Desde muy pequeña entendí que mi papá, además de ser el mejor del mundo, era diferente a cualquier persona que conociera. Nunca lo he visto con corbata, lleva pantalones camuflados al trabajo, y en vez de imponer una ideología política o una religión, me impuso el respeto por cuanta persona se atraviese en mi camino.
Tuvo el pelo largo hasta hace cinco años, cuando se rapó el día de la cirugía de mi hermanito, y siempre ha tenido barba. Después de llegar de partidos de fútbol, béisbol o softball, se me tiraba encima a restregar su barba en mis cachetes porque sabía que me picaba, y entre risas mías y de él, me abrazaba aunque estuviera sudado. Nunca se perdió un partido de voleibol ni una entrega de notas, aunque tuviera que sacrificar su hora del almuerzo. Y la complicidad con mi mamá siempre ha sido evidente. Toda la vida he querido un amor así de bonito.
Como era de esperarse, le hacía más caso a mi papá que a cualquier otra persona. Siendo él la persona que más admiraba, me enseñó de mil maneras que no debería importarme lo que dicen los demás sobre mí. Me daba ejemplos de cuando había sido diferente, cuando pudo haberse sentido inseguro, pero no lo hizo.
Así fue como me hizo entender que hay muchas de mis características que me iban a hacer sentir extraña: las gafas que tengo desde los tres años, mi estatura de 1.74 metros, la impulsividad, el pensamiento crítico, no poder guardar silencio, la imprudencia (aunque he mejorado), la rebeldía, la pasión con la que hago las cosas. Y claro, mi incapacidad por pretender ser alguien diferente a mí.

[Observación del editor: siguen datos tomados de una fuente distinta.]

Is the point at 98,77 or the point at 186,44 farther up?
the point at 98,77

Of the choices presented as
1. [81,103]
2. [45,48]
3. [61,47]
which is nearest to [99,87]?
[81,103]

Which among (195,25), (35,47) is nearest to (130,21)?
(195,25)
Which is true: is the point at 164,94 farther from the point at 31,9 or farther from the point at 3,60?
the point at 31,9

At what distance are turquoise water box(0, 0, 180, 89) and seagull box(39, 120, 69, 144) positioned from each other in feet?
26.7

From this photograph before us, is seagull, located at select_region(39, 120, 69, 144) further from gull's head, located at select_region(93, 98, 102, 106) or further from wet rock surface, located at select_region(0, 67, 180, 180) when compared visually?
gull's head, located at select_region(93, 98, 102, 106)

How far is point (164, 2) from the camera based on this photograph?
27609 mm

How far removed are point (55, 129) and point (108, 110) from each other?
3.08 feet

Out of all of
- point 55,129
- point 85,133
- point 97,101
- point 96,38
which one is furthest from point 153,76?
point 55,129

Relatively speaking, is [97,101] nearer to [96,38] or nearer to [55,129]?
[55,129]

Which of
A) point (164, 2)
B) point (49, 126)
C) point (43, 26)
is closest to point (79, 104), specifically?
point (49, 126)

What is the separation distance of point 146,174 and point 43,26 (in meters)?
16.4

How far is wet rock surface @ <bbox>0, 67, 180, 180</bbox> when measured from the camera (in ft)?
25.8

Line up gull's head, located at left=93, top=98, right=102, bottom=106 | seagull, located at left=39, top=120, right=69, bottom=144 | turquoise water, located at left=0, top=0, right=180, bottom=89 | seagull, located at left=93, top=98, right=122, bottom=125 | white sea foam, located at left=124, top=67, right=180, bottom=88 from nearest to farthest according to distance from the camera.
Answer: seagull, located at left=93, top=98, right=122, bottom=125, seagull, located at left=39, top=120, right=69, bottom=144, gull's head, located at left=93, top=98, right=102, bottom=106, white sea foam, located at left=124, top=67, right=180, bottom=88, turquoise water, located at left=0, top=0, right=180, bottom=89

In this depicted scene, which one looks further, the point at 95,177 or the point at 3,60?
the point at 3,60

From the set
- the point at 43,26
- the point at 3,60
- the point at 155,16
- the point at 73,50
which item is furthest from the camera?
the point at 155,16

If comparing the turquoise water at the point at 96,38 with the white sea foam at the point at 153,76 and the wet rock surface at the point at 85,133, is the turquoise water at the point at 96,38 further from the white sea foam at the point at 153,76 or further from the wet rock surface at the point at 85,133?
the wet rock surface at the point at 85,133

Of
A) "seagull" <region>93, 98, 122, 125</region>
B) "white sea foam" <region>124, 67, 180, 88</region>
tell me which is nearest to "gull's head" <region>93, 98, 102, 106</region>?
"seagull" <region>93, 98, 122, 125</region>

Esta semana me han pasado dos cosas que me hacen pensar esta actitud de mi papá desde otro ángulo. Claramente, la opinión de las personas que no me conocen me importa muy poco. Si me importara, creo que no hubiera sido capaz de empezar a escribir en este medio. Y lo que se diga o no se diga de mí, de lo que escribo, publico, digo, hago o dejo de hacer, mi nombre en bocas ajenas, me llega por personas cercanas, aunque no me mueve ni una sola fibra.

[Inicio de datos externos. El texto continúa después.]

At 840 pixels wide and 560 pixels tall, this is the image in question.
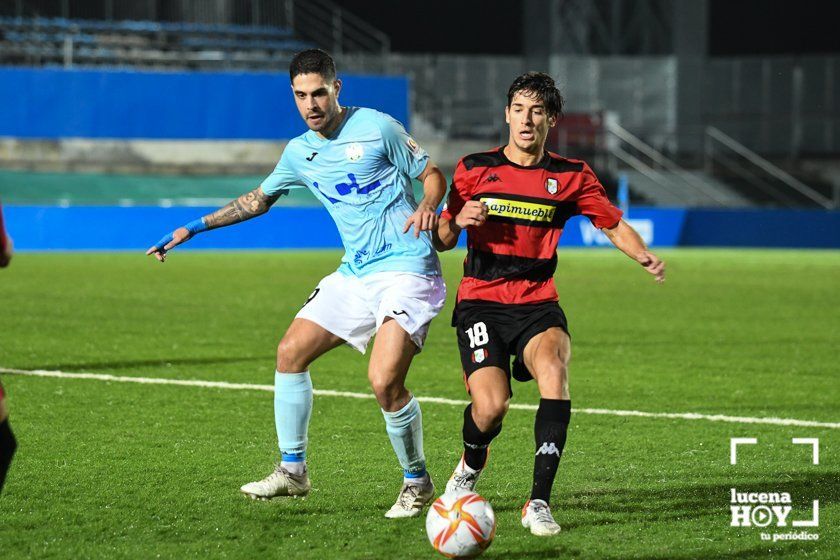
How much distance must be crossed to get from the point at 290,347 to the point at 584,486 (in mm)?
1471

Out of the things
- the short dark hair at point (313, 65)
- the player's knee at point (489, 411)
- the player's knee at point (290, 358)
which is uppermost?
the short dark hair at point (313, 65)

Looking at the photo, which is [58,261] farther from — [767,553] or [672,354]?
[767,553]

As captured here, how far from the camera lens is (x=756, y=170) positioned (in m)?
38.2

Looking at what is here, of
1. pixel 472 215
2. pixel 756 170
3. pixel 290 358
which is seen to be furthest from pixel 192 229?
pixel 756 170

Fui escogida como presidenta de la Sociedad Latina en la universidad, y a quien le gané propuso ser co-presidentes. Ante mi rechazo de su propuesta, le dijo a quienes participamos en la sociedad que, si decidíamos tener dos presidentes, había muchísimos beneficios. Aún después de anunciar mi decisión, explicando el por qué decidí rechazar una co-presidencia, se tomó mi criterio como si este no fuera definitivo. Le dije que esto no era debate, yo ya había decidido, y la respuesta era no. Frente a esto dijo que no se sentía tranquilo trabajando bajo mi liderazgo.
Algunos días después, frente a mi decisión de no aceptarle a un hombre su propuesta para salir en una cita, me pidió vernos para discutirlo. No pude evitar preguntarme qué quería discutir. ¿Acaso mi vida y mis decisiones son fuente de discusión pública? ¿Es coincidencia que fueron dos hombres quienes pensaron, en la misma semana, que mis decisiones sobre mi trabajo y mi vida son debatibles?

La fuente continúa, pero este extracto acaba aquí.